## begin Source data

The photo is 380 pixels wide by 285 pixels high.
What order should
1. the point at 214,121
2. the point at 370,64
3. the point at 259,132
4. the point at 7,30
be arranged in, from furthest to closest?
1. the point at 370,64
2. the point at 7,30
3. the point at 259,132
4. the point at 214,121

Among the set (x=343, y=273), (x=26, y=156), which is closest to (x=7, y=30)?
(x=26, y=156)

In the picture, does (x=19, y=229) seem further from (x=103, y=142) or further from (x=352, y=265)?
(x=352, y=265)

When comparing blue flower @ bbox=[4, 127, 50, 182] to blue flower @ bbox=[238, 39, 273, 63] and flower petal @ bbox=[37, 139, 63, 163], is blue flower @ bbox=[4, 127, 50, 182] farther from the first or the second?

## end Source data
## begin Source data

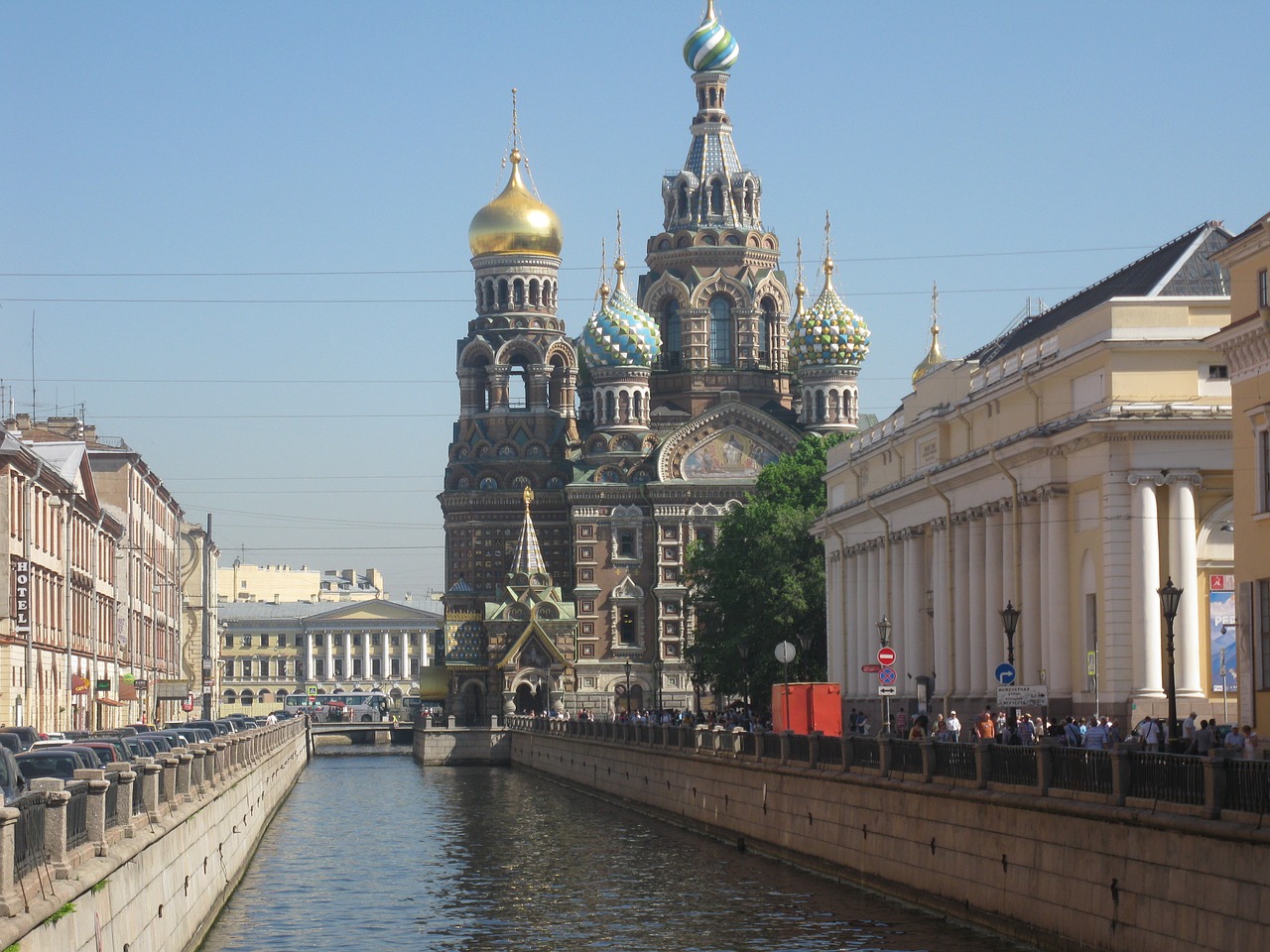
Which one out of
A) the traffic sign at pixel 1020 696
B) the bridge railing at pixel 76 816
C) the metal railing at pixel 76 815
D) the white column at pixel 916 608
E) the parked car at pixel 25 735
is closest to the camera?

## end Source data

→ Work to be completed: Copy the records word for word, from the line that contains "The photo is" through the line that contains "4. the point at 214,121", including both of those lines.

→ Expected answer:
The photo is 380 pixels wide by 285 pixels high.
What order should
1. the point at 214,121
2. the point at 370,64
3. the point at 259,132
4. the point at 7,30
be arranged in, from furthest to closest?
1. the point at 370,64
2. the point at 7,30
3. the point at 259,132
4. the point at 214,121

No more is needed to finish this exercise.